───── Supplied material

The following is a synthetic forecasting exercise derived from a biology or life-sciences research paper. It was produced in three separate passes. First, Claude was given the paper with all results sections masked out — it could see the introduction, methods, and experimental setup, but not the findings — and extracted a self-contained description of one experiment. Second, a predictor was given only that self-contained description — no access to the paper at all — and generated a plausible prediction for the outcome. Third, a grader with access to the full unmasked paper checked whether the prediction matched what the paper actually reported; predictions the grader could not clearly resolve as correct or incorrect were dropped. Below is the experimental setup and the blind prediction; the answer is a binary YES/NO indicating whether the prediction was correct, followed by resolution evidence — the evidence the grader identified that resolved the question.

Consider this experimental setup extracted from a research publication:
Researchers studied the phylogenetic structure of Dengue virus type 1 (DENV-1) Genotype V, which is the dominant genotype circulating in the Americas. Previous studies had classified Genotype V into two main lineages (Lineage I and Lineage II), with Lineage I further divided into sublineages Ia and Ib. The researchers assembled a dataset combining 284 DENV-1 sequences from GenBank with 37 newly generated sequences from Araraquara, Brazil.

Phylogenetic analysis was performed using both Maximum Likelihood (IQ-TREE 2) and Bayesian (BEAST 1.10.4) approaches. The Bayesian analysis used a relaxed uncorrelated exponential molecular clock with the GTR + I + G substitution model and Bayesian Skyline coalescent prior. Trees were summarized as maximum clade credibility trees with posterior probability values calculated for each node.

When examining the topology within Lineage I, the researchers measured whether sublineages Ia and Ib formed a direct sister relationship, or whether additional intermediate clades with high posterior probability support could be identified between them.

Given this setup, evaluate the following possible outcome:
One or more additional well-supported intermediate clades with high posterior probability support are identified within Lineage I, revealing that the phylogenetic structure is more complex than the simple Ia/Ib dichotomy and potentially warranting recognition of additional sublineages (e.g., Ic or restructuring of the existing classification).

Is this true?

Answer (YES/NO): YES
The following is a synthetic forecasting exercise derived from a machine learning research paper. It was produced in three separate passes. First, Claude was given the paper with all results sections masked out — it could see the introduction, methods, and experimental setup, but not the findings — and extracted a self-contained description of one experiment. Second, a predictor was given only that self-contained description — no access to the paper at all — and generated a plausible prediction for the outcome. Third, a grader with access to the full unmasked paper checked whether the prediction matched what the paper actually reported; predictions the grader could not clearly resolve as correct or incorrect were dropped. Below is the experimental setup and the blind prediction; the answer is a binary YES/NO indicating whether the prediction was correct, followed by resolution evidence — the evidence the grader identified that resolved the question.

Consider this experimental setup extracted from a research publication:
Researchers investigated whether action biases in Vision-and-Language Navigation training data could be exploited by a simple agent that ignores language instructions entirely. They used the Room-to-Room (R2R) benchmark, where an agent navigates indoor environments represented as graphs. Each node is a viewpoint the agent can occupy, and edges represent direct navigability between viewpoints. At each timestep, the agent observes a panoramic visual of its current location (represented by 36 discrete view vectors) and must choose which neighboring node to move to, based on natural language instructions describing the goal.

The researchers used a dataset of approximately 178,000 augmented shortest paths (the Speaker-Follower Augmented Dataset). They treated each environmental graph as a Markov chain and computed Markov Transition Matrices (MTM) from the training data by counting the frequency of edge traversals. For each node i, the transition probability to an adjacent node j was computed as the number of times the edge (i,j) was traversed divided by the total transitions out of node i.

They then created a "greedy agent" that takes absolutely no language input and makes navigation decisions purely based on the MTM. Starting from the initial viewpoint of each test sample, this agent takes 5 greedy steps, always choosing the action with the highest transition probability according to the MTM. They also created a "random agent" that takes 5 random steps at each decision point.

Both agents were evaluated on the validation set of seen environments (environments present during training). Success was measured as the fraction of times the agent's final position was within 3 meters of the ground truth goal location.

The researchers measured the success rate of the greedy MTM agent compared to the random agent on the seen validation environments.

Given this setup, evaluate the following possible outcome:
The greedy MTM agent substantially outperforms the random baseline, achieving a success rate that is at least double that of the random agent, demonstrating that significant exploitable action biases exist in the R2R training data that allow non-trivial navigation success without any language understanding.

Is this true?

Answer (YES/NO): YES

──────────

Wherever a line in the listing contains the word "seen", copy that line out.

Response to the exercise:
Both agents were evaluated on the validation set of seen environments (environments present during training). Success was measured as the fraction of times the agent's final position was within 3 meters of the ground truth goal location.
The researchers measured the success rate of the greedy MTM agent compared to the random agent on the seen validation environments.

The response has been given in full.